Building a Wikipedia Indexer in C#: Fetching Data for AI Embeddings
In this post, we are going to write the code that handles the first part of our indexing process. We are going to build a basic C# console application that connects to the Wikipedia API, downloads a collection of articles, and prepares them for the next stage of our pipeline.
Eventually, we will create embeddings from these articles and store them in Pinecone, while putting the original text into a content database. But before we get to the vector database wizardry, we need the raw data.
You have likely used Wikipedia before; it is the massive online encyclopedia we all know. We are going to use Wikipedia's API to pull in information about a specific list of historical landmarks.
Setting Up the Source Data
I have created a new C# console application and cleared out the default code in Program.cs. To get started, I added a file named SourceData.cs. This is a static class containing a string array of landmark names. These names correspond directly to Wikipedia articles.
As you can see, we have landmarks like the Eiffel Tower, the Great Wall of China, and Stonehenge.

public static class SourceData
{
public static readonly string[] LandmarkNames =
[
"Eiffel Tower",
"Great Wall of China",
"Stonehenge",
"Edinburgh Castle",
"Tower Bridge",
"Buckingham Palace",
// ... additional landmarks
];
}
We will write code that iterates through each of these landmarks one by one. We will use the Wikipedia API to pull down the article information, create an embedding from it, and eventually index it.
Understanding the Wikipedia API
Before writing the client, let's look at the API we are consuming. We are using the English language version at en.wikipedia.org/w/api.php.
We need to pass a few query string parameters to get the data we want. For example, if we query for "Stonehenge" and request the format in JSON, the result looks like this:

The JSON response contains a query object, which contains pages, and inside that, we get an extract.

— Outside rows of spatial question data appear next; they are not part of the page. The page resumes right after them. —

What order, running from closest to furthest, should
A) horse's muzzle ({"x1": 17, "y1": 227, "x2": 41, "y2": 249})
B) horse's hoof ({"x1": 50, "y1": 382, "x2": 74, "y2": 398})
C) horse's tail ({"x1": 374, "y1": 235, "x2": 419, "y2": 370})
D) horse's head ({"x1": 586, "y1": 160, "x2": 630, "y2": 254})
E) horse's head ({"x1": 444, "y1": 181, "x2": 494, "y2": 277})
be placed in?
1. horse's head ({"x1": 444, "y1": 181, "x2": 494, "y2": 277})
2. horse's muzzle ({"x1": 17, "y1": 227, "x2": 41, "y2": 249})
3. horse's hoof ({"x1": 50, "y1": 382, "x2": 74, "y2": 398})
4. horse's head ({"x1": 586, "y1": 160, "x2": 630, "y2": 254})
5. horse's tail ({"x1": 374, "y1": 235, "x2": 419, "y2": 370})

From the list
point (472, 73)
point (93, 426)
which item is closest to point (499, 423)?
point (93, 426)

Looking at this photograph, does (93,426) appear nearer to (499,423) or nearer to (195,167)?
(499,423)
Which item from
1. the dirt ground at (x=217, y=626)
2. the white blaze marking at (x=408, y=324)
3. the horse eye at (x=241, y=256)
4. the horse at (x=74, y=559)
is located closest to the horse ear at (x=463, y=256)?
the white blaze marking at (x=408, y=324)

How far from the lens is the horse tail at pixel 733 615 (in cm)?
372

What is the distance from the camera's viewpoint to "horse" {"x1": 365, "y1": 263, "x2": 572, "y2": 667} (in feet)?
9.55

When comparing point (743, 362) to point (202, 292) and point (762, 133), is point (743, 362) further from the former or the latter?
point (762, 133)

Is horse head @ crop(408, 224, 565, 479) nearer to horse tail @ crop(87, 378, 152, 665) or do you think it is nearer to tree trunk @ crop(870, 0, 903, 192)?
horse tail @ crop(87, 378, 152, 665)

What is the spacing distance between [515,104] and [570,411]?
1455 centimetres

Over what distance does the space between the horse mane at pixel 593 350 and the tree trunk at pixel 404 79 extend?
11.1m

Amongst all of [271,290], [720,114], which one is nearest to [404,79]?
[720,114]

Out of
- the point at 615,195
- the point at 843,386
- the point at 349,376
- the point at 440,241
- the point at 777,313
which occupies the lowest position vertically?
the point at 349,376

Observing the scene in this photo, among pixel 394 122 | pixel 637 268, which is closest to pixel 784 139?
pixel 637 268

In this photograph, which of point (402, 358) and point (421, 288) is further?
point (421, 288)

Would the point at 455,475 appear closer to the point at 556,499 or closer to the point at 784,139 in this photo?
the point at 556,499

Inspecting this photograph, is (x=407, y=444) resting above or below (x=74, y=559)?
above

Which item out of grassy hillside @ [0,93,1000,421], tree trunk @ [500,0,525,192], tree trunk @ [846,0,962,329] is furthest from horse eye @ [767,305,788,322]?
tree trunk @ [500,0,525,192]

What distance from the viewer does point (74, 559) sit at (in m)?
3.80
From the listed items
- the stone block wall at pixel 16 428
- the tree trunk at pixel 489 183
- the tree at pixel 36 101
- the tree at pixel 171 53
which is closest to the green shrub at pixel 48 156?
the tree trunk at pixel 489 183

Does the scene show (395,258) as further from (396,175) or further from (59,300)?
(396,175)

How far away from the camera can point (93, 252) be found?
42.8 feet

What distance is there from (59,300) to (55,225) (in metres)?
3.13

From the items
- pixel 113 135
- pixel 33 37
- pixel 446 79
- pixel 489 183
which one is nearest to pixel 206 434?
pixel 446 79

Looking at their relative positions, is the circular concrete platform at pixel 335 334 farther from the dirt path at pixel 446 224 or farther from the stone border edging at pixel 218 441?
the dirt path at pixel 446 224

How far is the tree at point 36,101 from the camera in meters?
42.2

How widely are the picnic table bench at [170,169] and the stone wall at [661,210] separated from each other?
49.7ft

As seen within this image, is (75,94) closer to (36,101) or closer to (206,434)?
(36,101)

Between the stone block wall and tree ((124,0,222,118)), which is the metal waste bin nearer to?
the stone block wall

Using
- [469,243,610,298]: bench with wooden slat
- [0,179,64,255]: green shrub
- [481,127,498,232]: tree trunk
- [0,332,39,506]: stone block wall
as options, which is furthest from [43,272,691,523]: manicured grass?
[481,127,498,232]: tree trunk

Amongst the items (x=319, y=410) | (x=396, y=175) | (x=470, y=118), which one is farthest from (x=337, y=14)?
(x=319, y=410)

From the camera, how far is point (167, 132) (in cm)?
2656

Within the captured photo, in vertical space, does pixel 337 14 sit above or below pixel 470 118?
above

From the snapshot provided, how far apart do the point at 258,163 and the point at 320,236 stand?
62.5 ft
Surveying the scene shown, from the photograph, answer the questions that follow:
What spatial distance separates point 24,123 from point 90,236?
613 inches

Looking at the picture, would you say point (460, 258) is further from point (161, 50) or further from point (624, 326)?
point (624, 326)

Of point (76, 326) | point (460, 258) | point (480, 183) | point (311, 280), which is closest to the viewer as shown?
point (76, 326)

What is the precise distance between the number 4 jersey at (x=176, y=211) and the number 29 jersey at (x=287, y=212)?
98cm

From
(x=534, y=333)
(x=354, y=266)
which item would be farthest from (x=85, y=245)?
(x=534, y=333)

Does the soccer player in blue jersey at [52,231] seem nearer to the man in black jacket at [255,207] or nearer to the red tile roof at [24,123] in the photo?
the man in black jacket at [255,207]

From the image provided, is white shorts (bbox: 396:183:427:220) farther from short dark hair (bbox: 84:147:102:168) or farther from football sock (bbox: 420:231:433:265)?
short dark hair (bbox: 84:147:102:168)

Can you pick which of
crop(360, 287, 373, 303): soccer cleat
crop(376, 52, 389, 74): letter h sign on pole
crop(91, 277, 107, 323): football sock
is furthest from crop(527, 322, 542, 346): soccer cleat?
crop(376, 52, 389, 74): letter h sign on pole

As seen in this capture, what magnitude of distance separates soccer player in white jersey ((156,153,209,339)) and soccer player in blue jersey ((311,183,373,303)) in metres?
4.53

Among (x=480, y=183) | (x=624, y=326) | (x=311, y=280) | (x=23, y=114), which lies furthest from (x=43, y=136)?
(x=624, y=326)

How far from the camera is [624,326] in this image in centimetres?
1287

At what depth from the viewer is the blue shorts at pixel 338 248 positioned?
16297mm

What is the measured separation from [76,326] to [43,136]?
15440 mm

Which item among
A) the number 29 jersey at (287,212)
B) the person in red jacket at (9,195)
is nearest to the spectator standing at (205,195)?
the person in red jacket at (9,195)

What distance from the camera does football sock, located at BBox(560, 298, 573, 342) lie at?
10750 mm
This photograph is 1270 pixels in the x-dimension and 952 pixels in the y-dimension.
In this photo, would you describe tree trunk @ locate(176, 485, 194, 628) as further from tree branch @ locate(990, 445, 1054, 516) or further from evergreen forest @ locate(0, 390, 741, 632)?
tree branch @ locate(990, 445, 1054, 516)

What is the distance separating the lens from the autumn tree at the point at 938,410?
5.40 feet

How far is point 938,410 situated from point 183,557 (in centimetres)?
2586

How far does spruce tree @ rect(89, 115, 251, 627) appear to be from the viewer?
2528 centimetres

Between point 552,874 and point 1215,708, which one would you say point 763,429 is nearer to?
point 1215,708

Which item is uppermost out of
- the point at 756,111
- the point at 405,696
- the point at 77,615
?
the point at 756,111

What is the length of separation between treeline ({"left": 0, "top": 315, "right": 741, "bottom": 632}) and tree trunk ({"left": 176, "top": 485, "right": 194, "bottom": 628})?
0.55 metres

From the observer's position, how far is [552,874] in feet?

An important point to note here is the scope of the content. When we use the standard query arguments, we only get the initial section of the Wikipedia article, which is known as the "extract." Wikipedia articles can be quite long, but for now, we are focusing on this high-level overview at the top of the page. Later on, we might look at indexing the entire article, but for this post, we will just pull out this top summary.
Defining the Document Model
We need a C# type to represent the document coming back from Wikipedia. I created a folder called Models and added a file named Document.cs.
We will define this as a record called Document. It will store the data we want to keep for our search index.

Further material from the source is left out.